-------- Textausschnitt --------

In anderen Filmen ist einer immer das Opfer und bekommt unsere Sympathie und Unterstützung. Wir können uns mit einem “Opfer“ gut identifizieren. Aber hier? Der ist doch nicht die Unschuld in Person? Wieso sagt er nicht frei heraus, was er alles weiß und wie er über Anschuldigungen von Gallien wirklich denkt? Allerdings, er antwortet doch, gewiss, und wie, bauernschlau, ausschweifend, dann wieder vollkommen logisch. Also? Sind es nicht die anderen, die ihm nicht richtig zuhören, die nicht bereit sind, seine Argumente zu begreifen? Gallien kommt ins Schwitzen, und wir auch. Dieses Frage- und Antwortspiel scheint zu verwässern, Martinaud bekommt immer mehr die Oberhand, piesackt seine beiden Kontrahenten ein ums andere Mal ob ihrer kleinkarierten Denkweise: „Meine Intelligenz und meine äußere Erscheinung sind höchst mittelmäßig, und die Mittelmäßigen haben sich abzufinden mit dem Erfolg von Ausnahme-Menschen. Sie applaudieren den begabtesten Aufsteigern, den Champions, aber der Erfolg ihresgleichen, der erbittert sie. Das trifft sie wie eine Ungerechtigkeit“.

-------- Datenauszug --------

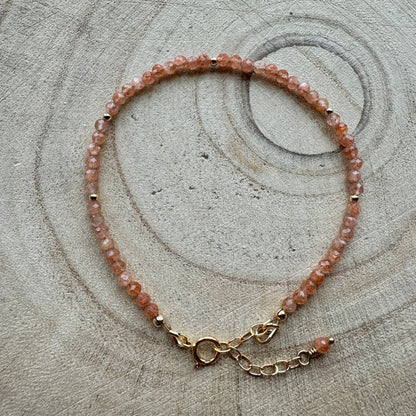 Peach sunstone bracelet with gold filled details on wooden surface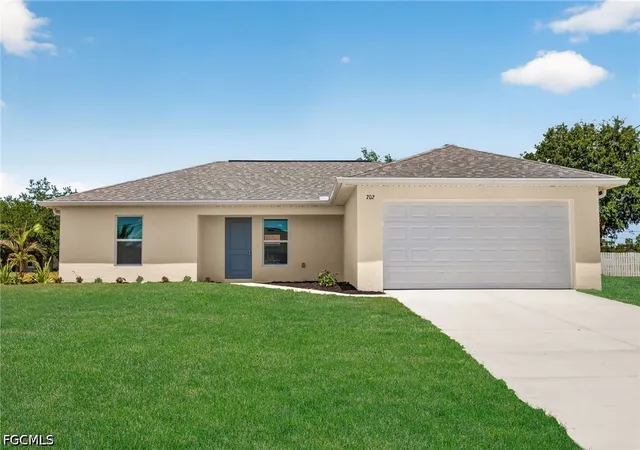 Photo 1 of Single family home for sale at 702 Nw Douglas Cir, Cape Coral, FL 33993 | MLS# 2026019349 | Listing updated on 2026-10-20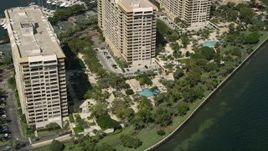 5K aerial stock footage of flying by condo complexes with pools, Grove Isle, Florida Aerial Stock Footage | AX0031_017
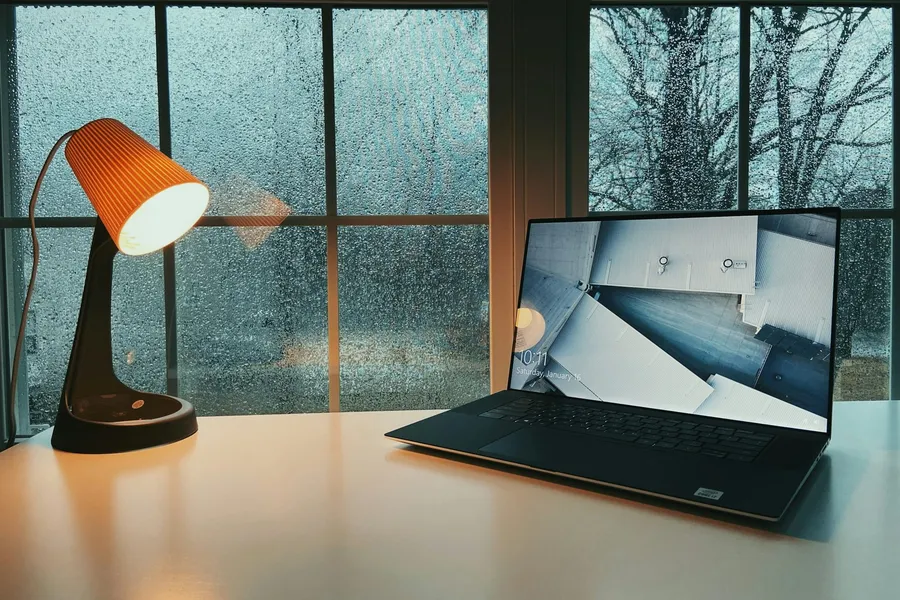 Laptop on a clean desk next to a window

--------

**Fragen:**
A) Beantworte zum Text über Martinaud und Gallien diese Fragen:
(i) Mit wem können wir uns laut Text in anderen Filmen gut identifizieren?
(ii) Wer kommt ins Schwitzen?
(iii) Wie beschreibt Martinaud seine eigene Intelligenz und äußere Erscheinung?
B) Fasse den Absatz „In anderen Filmen ist einer immer das Opfer …“ aus dem Text über Martinaud und Gallien kürzer zusammen, ohne seine wichtigsten Aussagen wegzulassen.
C) Schreib den Text über Martinaud und Gallien nach seinem letzten Satz weiter.

**Lösungen:**
A)
(i) Mit einem „Opfer“.
(ii) Gallien, und wir auch.
(iii) Als höchst mittelmäßig.

B) In anderen Filmen gibt es immer ein Opfer, das unser Mitgefühl bekommt und mit dem wir uns leicht identifizieren. Hier aber wirkt er nicht wie die Unschuld in Person und sagt nicht offen, was er weiß und was er von Galliens Anschuldigungen hält. Trotzdem antwortet er: bauernschlau, ausschweifend, dann wieder ganz logisch. Vielleicht hören ihm die anderen nur nicht richtig zu. Gallien kommt ins Schwitzen, wir auch. Im Frage- und Antwortspiel bekommt Martinaud immer mehr die Oberhand und verspottet seine beiden Gegner wegen ihrer kleinkarierten Denkweise. Er sagt, Mittelmäßige applaudieren den Champions, doch den Erfolg ihresgleichen empfinden sie als Ungerechtigkeit.

C)
Verdammt nochmal, Augenwischerei, faule Ausreden, Hinhaltetaktik. “Sie sind ein Verwirrungsstifter erster Ordnung“, nörgelt Gallien ganz richtig herum. Weil er die Rollen vertauscht sieht. Wer wird hier eigentlich verhört? Wer steht unter Verdacht? Und was haben denn bloß die häuslichen Verhältnisse von Monsieur mit der Sache zu tun? Die kaputte Ehe? Das leere Nebeneinander von Madame und Monsieur? Aber … andererseits, der Chef von Gallien, der sich inmitten des Silvestertrubels Bericht erstatten lässt, schiebt dazu ein paar Gedanken ein, die sich durchaus für diesen Fall anwenden lassen: “Ich habe festgestellt, dass die Mehrzahl der sexuell Abartigen vom Intellekt weit über dem Durchschnitt stehen. Deshalb sind sie auch so schwer zu überführen“.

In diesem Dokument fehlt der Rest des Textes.